_SECÇÃO DO DOCUMENTO_.
---
O Santos estava num beco sem saída.

A nostalgia dos tempos gloriosos não vencia jogos, muito menos conquistava títulos.

A imagem da despedida do rei Pelé ajoelhado a chorar convulsivamente na Vila Belmiro, a pedir perdão de braços abertos e com a bola parada à sua frente, já tinha adquirido contornos fantasmagóricos para lá dos mitológicos.

Era dia 2 de outubro de 1974, concluía-se uma ligação de 6662 dias e a magia fenecia. Os três anos que se seguiram foram penosos. O Peixe não só não ganhou nada como exibia um futebol sofrível que o afastava da luta pelos lugares cimeiros dos campeonatos nacionais e estaduais.

A esperança numa boa campanha no Brasileirão-78 resumia-se a ser ano de Copa, o que faria com que os grandes rivais não pudessem alinhar com as principais estrelas. Uma humilhação, já que o Santos não teria qualquer jogador no Mundial da Argentina. Nem sequer nos pré-convocados.
---
_DADOS LISTADOS_.
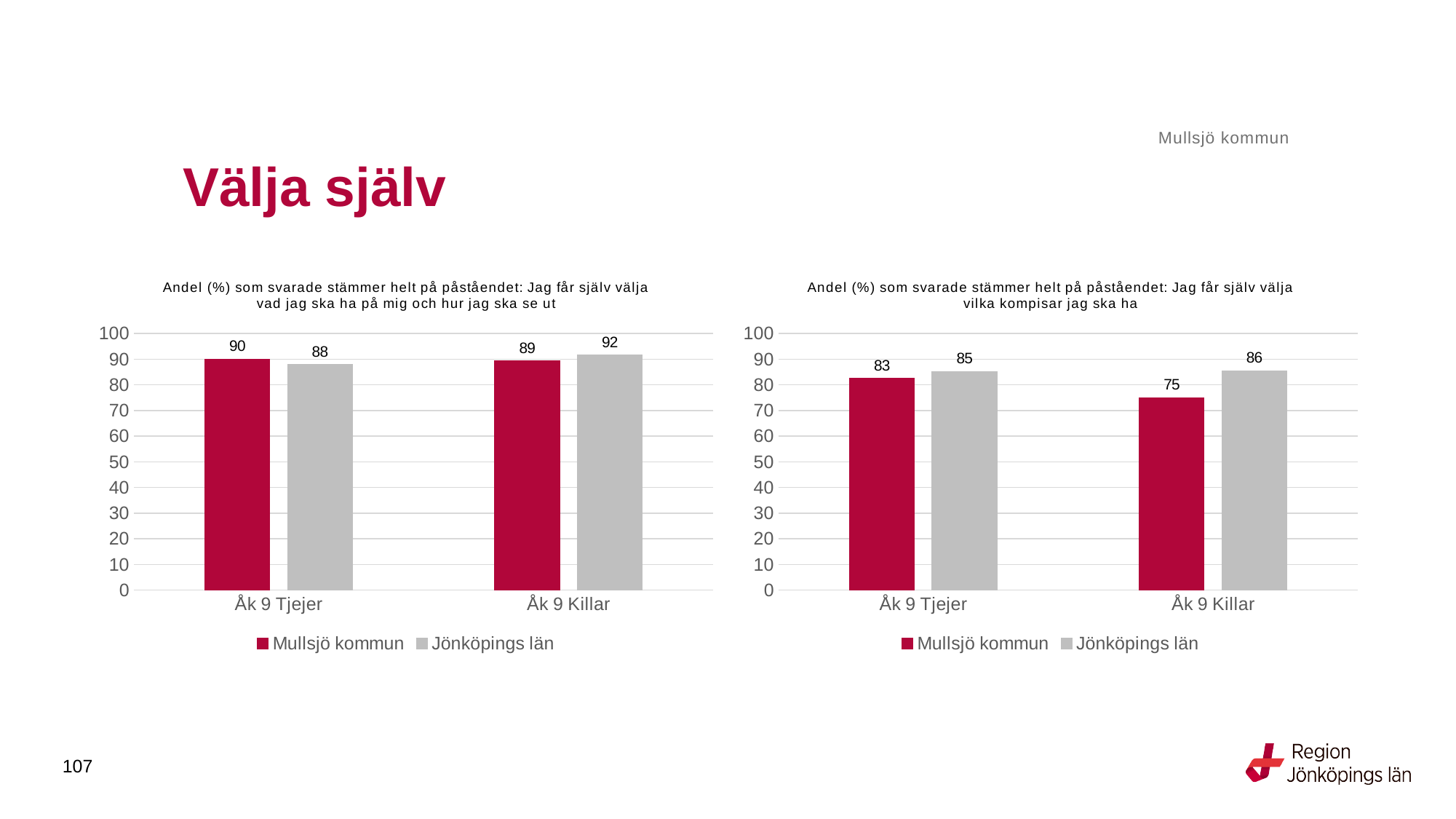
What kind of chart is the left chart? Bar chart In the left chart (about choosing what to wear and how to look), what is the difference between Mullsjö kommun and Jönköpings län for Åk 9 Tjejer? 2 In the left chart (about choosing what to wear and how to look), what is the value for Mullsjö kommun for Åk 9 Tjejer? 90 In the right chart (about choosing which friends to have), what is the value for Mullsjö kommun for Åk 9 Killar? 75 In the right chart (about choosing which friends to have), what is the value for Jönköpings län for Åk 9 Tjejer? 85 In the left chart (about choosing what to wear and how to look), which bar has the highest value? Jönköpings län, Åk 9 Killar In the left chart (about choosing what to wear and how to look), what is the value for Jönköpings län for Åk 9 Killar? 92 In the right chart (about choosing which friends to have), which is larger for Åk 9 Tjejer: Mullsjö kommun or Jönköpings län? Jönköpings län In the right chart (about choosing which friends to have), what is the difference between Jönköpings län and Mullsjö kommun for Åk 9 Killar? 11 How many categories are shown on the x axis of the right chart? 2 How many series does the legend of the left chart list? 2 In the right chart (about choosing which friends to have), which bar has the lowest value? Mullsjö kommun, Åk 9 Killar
---
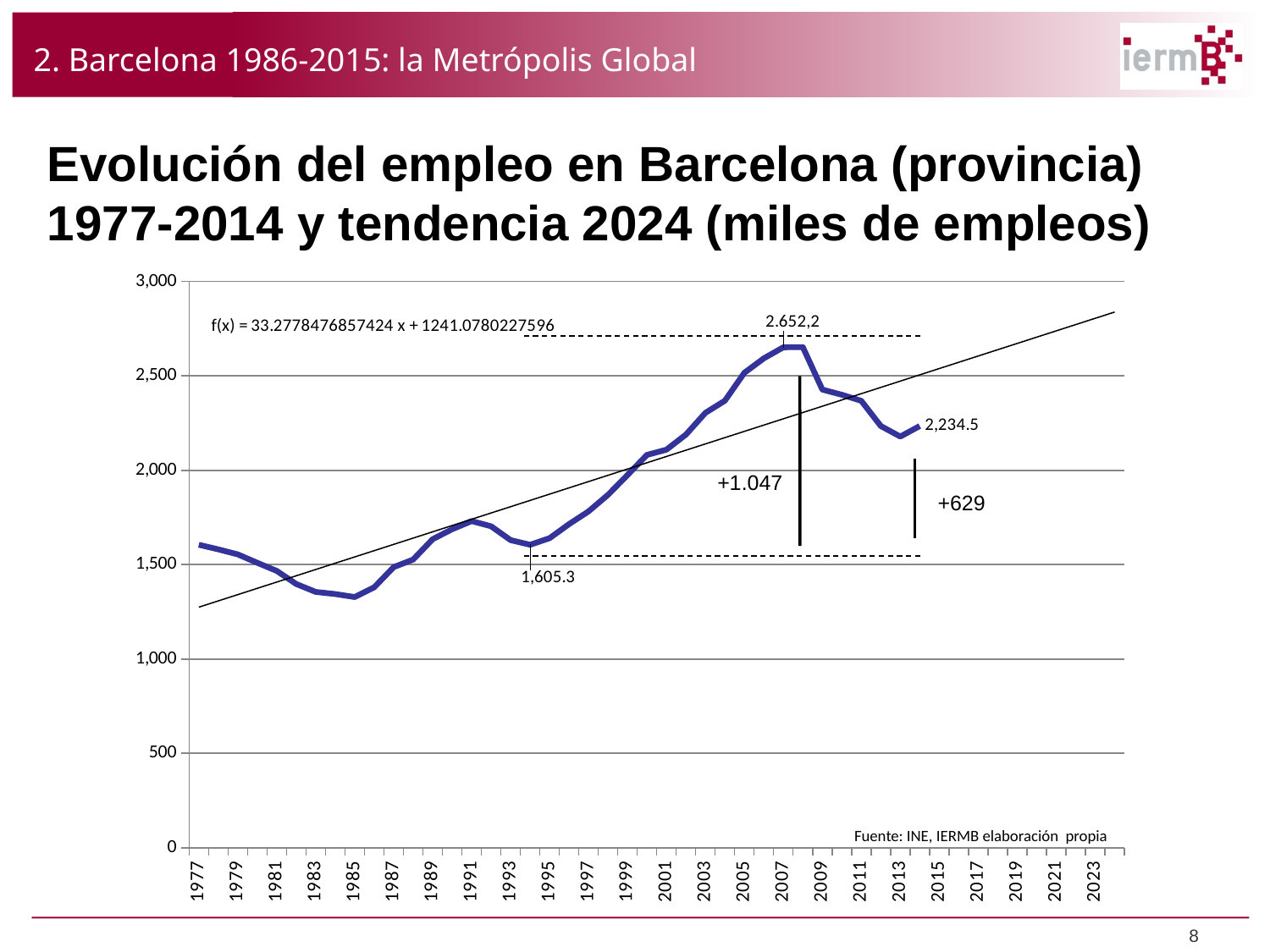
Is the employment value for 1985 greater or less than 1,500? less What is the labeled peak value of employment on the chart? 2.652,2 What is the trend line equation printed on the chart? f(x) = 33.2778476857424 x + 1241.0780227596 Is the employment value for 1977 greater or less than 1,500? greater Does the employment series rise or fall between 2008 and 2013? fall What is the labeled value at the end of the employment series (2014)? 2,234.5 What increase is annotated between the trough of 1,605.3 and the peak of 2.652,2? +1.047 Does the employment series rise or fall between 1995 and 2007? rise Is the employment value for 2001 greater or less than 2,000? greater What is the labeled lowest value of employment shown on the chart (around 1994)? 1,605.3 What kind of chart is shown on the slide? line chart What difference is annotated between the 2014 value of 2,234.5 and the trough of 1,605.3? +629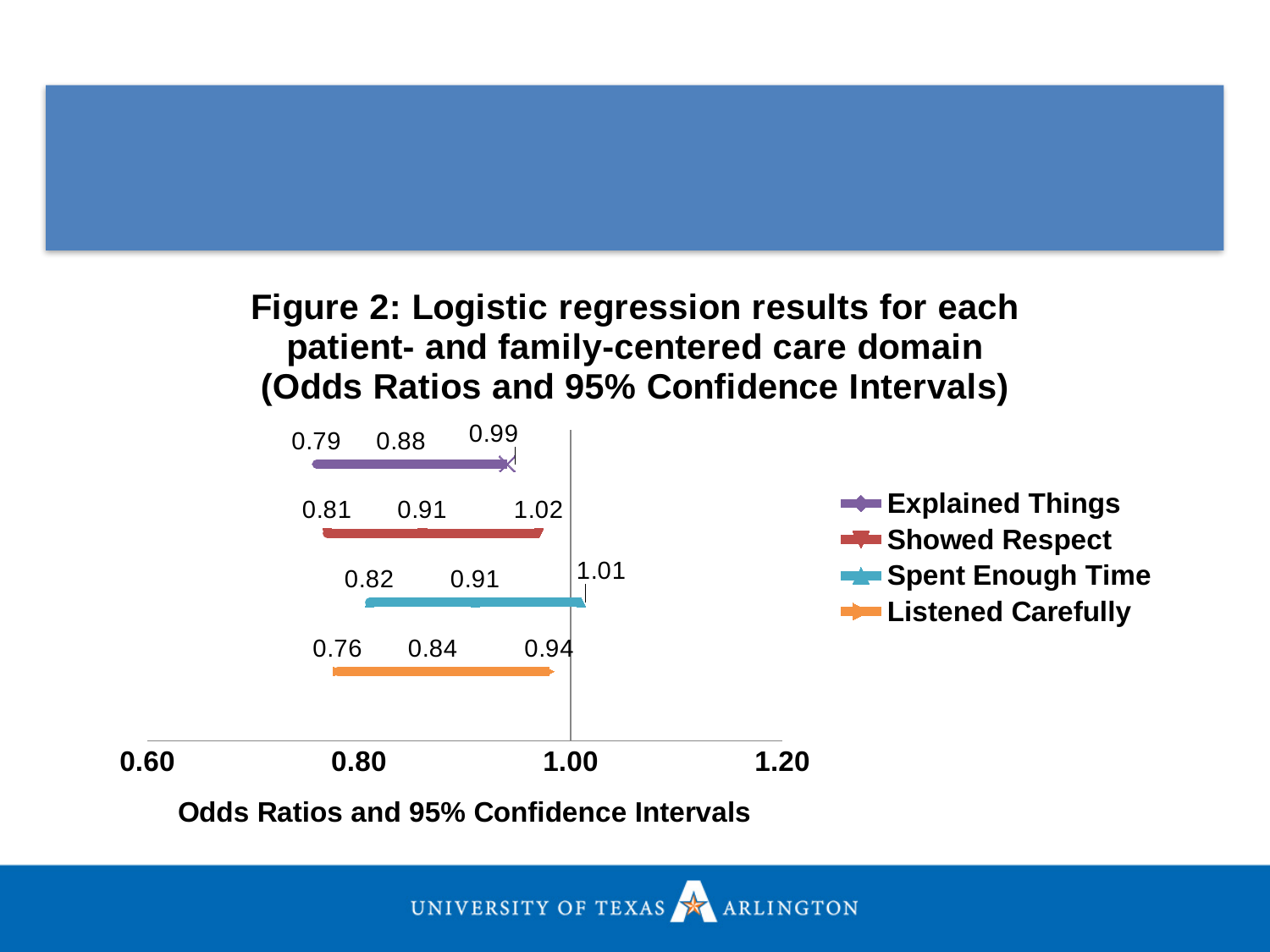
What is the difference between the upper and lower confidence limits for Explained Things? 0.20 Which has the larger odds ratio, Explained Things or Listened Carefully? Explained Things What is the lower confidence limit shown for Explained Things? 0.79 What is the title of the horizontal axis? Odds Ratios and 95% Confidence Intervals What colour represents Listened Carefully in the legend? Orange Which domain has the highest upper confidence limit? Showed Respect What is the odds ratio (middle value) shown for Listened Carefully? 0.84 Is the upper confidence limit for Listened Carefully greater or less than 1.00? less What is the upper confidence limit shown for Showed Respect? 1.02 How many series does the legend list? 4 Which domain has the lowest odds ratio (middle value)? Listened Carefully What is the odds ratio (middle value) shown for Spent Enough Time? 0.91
---
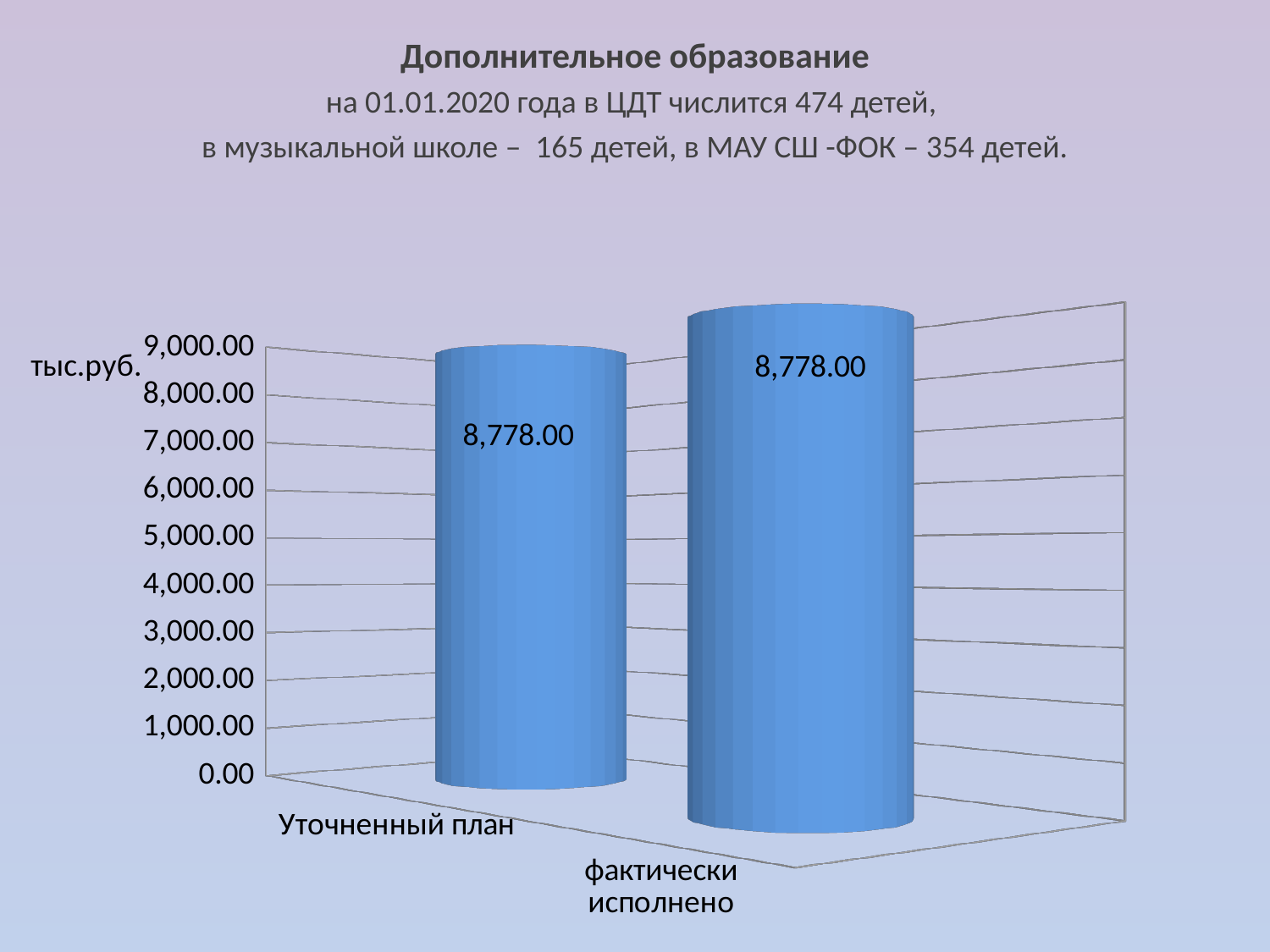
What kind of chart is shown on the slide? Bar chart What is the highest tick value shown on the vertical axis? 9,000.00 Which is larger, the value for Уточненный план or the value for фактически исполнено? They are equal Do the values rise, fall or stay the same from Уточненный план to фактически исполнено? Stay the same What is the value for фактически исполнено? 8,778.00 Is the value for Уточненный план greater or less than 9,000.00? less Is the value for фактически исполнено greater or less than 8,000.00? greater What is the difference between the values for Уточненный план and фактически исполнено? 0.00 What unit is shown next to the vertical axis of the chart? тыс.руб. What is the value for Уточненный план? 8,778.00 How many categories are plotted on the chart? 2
---
_ENUNCIADO DA TAREFA_. Segundo a secção do documento, em que data se deu a despedida de Pelé na Vila Belmiro? Por favor, responda apenas com base na secção do documento.

_RESOLUÇÃO DA TAREFA_. A 2 de outubro de 1974.